- [Set exercise 1]:
From the excerpted passage on fixed penalty notices, list every upper limit on alcohol concentration given in subsection (1)(b).

- [Excerpted passage]:
□ □ □ □ □ □ □

Section 29 of the 2010 Act deals with fixed penalty notices:
      29.— (1) Where a person, who is not a specified person, is alleged to have committed an offence under section 4 (2), (3) or (4) or section 5 (2), (3) or (4) and the concentration of alcohol purported to be present in his or her body as stated in accordance with section 13 or certified in accordance with section 17 —

      (a) did not exceed—

      (i) 80 milligrammes of alcohol per 100 millilitres of blood,

      (ii) 107 milligrammes of alcohol per 100 millilitres of urine,

      (iii) 35 microgrammes of alcohol per 100 millilitres of breath,

      or

      (b) exceeded—

      (i) 80 milligrammes but did not exceed 100 milligrammes of alcohol per 100 millilitres of blood,

      (ii) 107 milligrammes but did not exceed 135 milligrammes of alcohol per 100 millilitres of urine, or

      (iii) 35 microgrammes but did not exceed 44 microgrammes of alcohol per 100 millilitres of breath,

      he or she shall, subject to subsections (4) and (5), be served with a notice (“fixed penalty notice”) in accordance with subsection (10) stating that where the charge specified in subsection (7) (“fixed charge”) is paid in accordance with this section and the penalty points specified in subsection (8)(a)(i) or disqualification specified in subsection (8)(a)(ii) for the person holding a driving licence is in consequence applicable, a prosecution in respect of any such offence shall not be initiated against him or her.

      (2) Where a specified person is alleged to have committed an offence under section 4 (2), (3) or (4) or section 5 (2), (3) or (4) and the concentration of alcohol purported to be present in his or her body as stated in accordance with section 13 or certified in accordance with section 17 did not exceed—

      (a) 80 milligrammes of alcohol per 100 millilitres of blood,

      (b) 107 milligrammes of alcohol per 100 millilitres of urine, or

      (c) 35 microgrammes of alcohol per 100 millilitres of breath,

      he or she shall, subject to subsections (4) and (5), be served with a notice (“fixed penalty notice”) in accordance with subsection (10) stating that where the charge specified in subsection (7) (“fixed charge”) is paid in accordance with this section and disqualification specified in subsection (8)(b) for the specified person holding a driving licence is in consequence applicable, a prosecution in respect of any such offence shall not be initiated against him or her.

□ □ □ □ □ □ □

- [Supplied material]:

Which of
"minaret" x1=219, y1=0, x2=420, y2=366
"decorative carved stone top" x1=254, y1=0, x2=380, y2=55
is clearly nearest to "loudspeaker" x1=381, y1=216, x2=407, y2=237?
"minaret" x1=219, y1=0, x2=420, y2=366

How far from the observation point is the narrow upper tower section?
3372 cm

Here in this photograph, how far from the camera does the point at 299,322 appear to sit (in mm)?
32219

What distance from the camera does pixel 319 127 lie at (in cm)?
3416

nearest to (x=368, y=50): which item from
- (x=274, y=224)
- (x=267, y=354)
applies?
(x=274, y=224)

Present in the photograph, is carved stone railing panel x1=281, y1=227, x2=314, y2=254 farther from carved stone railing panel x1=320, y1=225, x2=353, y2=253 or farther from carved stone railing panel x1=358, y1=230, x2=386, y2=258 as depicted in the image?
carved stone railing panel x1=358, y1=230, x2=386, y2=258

□ □ □ □ □ □ □

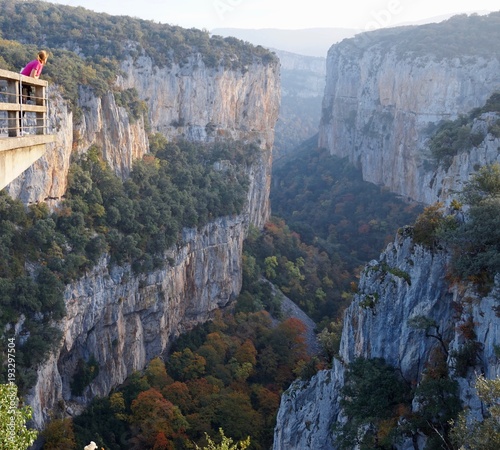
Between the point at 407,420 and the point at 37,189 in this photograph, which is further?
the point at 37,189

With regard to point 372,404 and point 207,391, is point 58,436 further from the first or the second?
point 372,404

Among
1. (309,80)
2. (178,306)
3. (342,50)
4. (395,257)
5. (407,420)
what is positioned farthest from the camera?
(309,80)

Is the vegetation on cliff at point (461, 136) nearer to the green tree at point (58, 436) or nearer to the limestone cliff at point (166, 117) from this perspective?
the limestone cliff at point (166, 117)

□ □ □ □ □ □ □

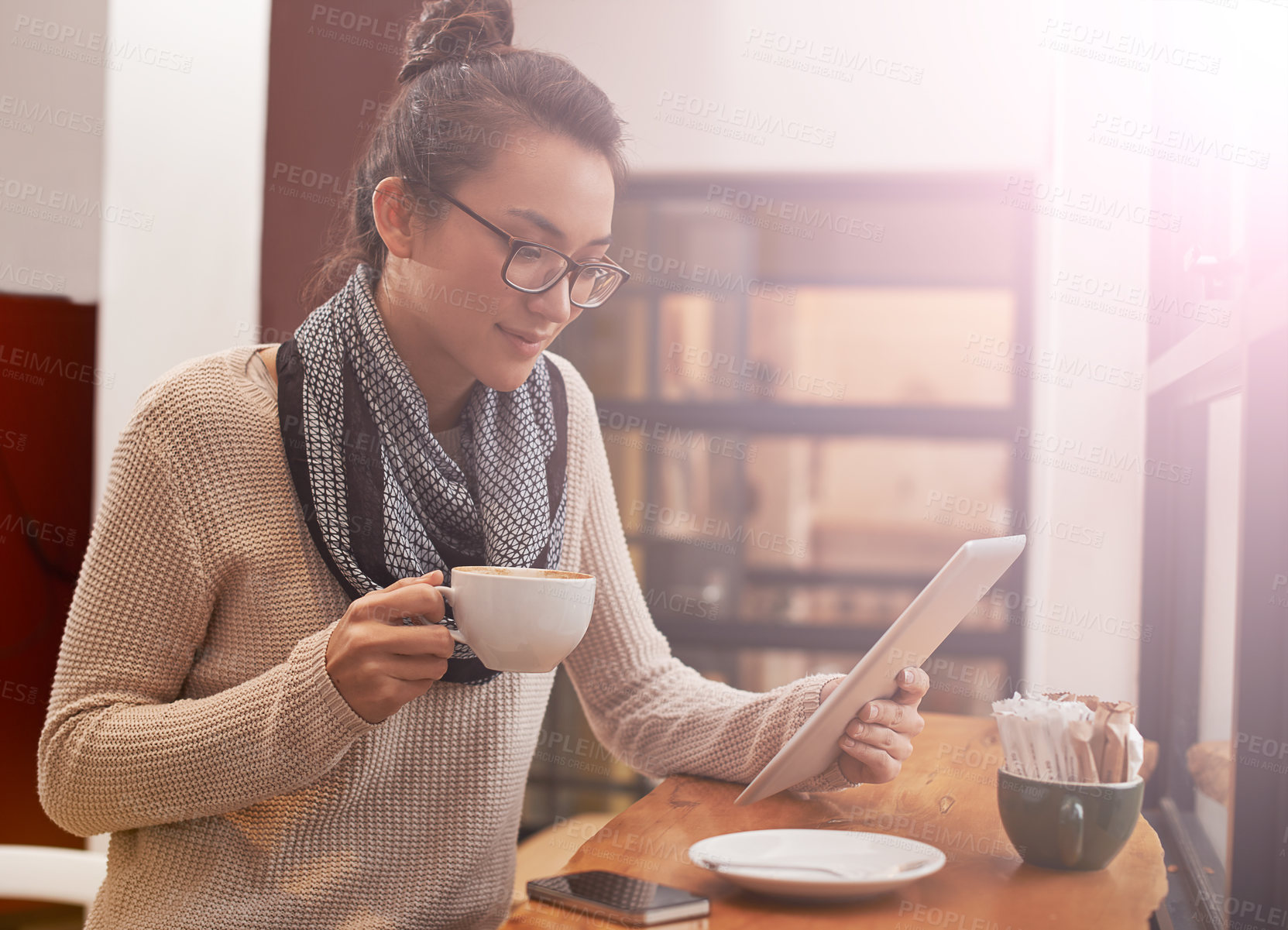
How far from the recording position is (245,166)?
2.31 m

□ □ □ □ □ □ □

- [Set exercise 2]:
Find each line of the records that contains the word "this", and copy those lines. Case counts.

- [Task output 1]:
- 100 milligrammes of alcohol per 100 millilitres of blood
- 135 milligrammes of alcohol per 100 millilitres of urine
- 44 microgrammes of alcohol per 100 millilitres of breath

- [Task output 2]:
Here in this photograph, how far from the camera does the point at 299,322 appear to sit (in mm)?
Between the point at 407,420 and the point at 37,189 in this photograph, which is further?
Is the vegetation on cliff at point (461, 136) nearer to the green tree at point (58, 436) or nearer to the limestone cliff at point (166, 117) from this perspective?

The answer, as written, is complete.